While there is an international code that was adopted in 1981 to protect the public from inappropriate marketing strategies, it has not been vigorously enforced, implemented and monitored, the report said. Plus, the report estimates enormous growth in the formula market, with sales projected to reach more than $70 billion in 2019, far more than countries spend to promote and support breast-feeding.
“The fact is that marketing by the infant-feeding industry and the availability of formula, including through the distribution of free samples, result in increased bottle-feeding,” said Victora, the report’s author. “Formula advertisements portray it as good as or better than breast milk, or present it as a lifestyle choice rather than a decision with health and economic consequences.”
How to change social norms?
It is incredibly important to note right here that some people can’t breast-feed for medical reasons, or they physically can’t do it or don’t feel comfortable breast-feeding. But for the people who are choosing to bottle feed over breast-feeding — and who might reverse course if they knew more about the benefits — could anything be done to help influence them to choose breast over bottle?
The report found it is possible to change social norms and behavior, even in emerging economies. For instance, the average duration of breast-feeding in Brazil jumped from 2.5 months in 1974, one of the shortest in any low- or middle-income country, to 14 months by 2006 to 2007.
Brazil rigorously monitored marketing by formula makers and set up a process to certify and recertify hospitals as “baby friendly,” meaning they provided breast-feeding supports to new moms, said Victora, one of the lead researchers behind the report. The country also added leave time for parents, he noted — 120 days for moms and five days for dads, according to the United Nations International Labour Organization.
“I do think that if you can see countries like Brazil that can make, with high-level political support, fundamental changes in the social norms throughout the whole system, I think it’s probably possible anywhere,” said Baker of the Bill & Melinda Gates Foundation. “It’s creating the right conditions and I think that’s what’s also very important.

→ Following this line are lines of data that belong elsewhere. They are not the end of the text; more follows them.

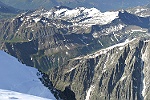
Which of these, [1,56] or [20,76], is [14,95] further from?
[1,56]

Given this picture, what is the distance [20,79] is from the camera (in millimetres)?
104062

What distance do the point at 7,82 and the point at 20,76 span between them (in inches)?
351

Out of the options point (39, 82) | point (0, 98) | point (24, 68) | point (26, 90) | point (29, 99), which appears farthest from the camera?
point (24, 68)

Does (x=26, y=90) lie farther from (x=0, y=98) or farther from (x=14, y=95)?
(x=0, y=98)

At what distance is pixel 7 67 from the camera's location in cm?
11312

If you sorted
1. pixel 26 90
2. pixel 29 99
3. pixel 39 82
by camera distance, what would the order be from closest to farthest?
pixel 29 99
pixel 26 90
pixel 39 82

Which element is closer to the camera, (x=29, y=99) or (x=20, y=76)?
(x=29, y=99)

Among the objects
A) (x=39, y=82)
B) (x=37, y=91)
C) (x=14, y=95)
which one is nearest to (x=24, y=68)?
(x=39, y=82)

You can’t say, ‘OK, we’re just going to focus on the mom’ without understanding what context that mom lives in.”
Baker was recently in the field in Bangladesh and says one of the great innovations to change behaviors there are home visits, which include not just the mom, but also the dad and the mother-in-law. A mother’s behavior, in any part of the world, can be extremely influenced by what her mother-in-law or her mother says when it comes to child feeding. I’m sure any mother reading this understands that statement immensely.
“So, just speaking to her without trying to address the neighboring environment around her is going to … not give good results and in fact, sometimes put her in a situation where she’ll feel very frustrated because she will want to practice the better feeding behavior, but her mother-in-law or her husband will give contrary advice,” said Baker.
“I think that looking at the whole system, the environment in which the mom lives and addressing that is really quite important” in any part of the world, he added.